__WHAT IS NEEDED__:
Transcribe, word for word, the portion of the page on partial differential equations in PyMC3 that begins with the words containing "PDEs are foundational" and ends with "like a spring.".

__PASSAGE SHOWN__:

Including partial differential equations in your PyMC3 model

PDE-based modeling

A partial differential equation (PDE) is an equation which imposes relations between the partial derivatives of a multivariable function. To solve a PDE means to find a function that satisfies prescribed relations, similarly to how we seek a certain number \(x\) in algebraic equation \(x^2 + 2x + 2 = 0\).

PDEs are foundational in modern scientific modeling of various phenomena in physics and engineering fields. In this tutorial we a going to take a look at the elasticity phenomenon. Solid objects will deform when some loads are applied to them; if the material is elastic, the object will return to its initial shape and size after removal of the load. So the elastic material behaves like a spring.

Bayesian inference for PDE-based models

Excerpt from Albert Tarantola’s book:
Physical theories allow us to make predictions: given a complete description of a physical system, we can predict the outcome of some measurements. This problem of predicting the result of measurements is called the modelization problem, the simulation problem, the forward problem, or the primal problem. The inverse problem consists of using the actual result of some measurements to infer the values of the parameters that characterize the system. While the forward problem has (in deterministic physics) a unique solution, the inverse problem does not. As an example, consider measurements of the gravity field around a planet: given the distribution of mass inside the planet, we can uniquely predict the values of the gravity field around the planet (forward problem), but there are different distributions of mass that give exactly the same gravity field in the space outside the planet. Therefore, the inverse problem — of inferring the mass distribution from observations of the gravity field — has multiple solutions (in fact, an infinite number). Because of this, in the inverse problem, one needs to make explicit any available a priori information on the model parameters. One also needs to be careful in the representation of the data uncertainties.

__EXCERPTED DATA__:
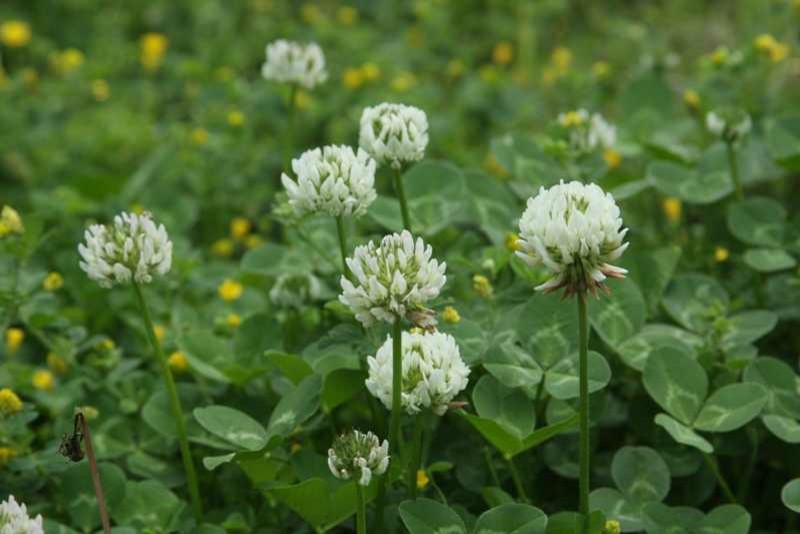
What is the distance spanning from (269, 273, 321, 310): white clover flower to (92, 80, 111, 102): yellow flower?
221 centimetres

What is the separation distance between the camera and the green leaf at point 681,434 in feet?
6.83

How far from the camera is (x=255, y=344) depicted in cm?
253

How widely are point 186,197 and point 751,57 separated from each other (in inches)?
72.6

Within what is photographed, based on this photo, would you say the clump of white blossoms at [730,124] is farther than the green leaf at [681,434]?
Yes

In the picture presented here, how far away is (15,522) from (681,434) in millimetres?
1204

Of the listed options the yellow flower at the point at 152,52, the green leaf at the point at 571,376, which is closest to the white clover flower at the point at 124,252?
the green leaf at the point at 571,376

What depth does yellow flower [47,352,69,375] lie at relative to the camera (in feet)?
8.69

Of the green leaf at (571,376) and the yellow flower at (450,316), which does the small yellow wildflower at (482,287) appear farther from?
the green leaf at (571,376)

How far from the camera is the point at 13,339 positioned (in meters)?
2.85

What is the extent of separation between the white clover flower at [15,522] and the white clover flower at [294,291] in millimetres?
819

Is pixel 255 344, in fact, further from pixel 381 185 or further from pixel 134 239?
pixel 381 185

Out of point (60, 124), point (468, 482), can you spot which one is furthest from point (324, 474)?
point (60, 124)

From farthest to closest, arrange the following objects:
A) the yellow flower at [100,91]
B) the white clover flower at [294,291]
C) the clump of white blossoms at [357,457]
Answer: the yellow flower at [100,91], the white clover flower at [294,291], the clump of white blossoms at [357,457]

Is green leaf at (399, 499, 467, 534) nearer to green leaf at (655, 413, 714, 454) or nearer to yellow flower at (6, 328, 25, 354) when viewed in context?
green leaf at (655, 413, 714, 454)
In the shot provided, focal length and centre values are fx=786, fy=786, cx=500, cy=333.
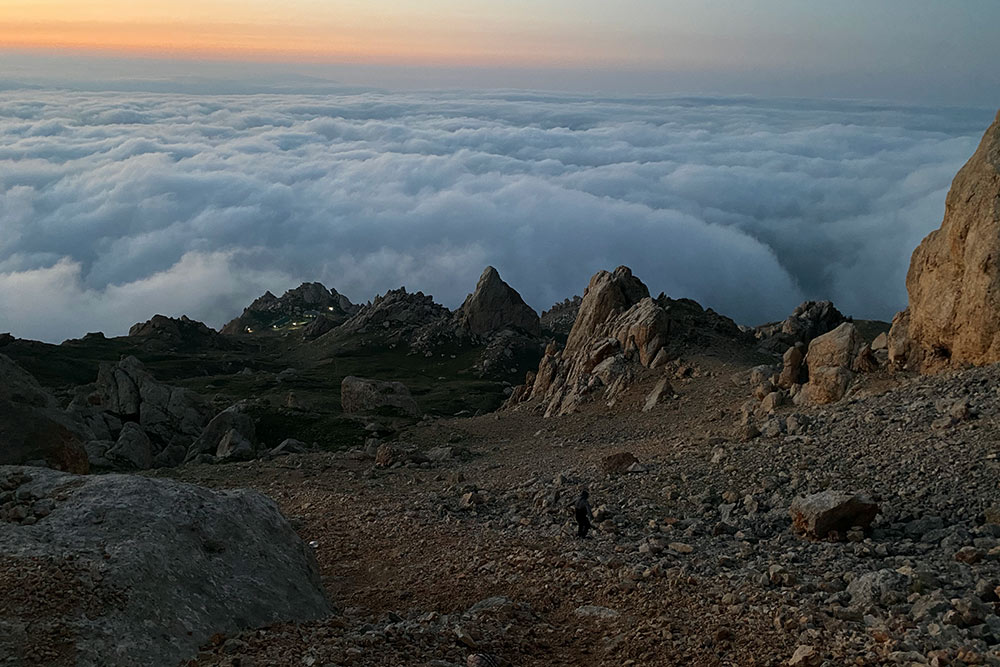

__TASK ANSWER__:
PDEs are foundational in modern scientific modeling of various phenomena in physics and engineering fields. In this tutorial we a going to take a look at the elasticity phenomenon. Solid objects will deform when some loads are applied to them; if the material is elastic, the object will return to its initial shape and size after removal of the load. So the elastic material behaves like a spring.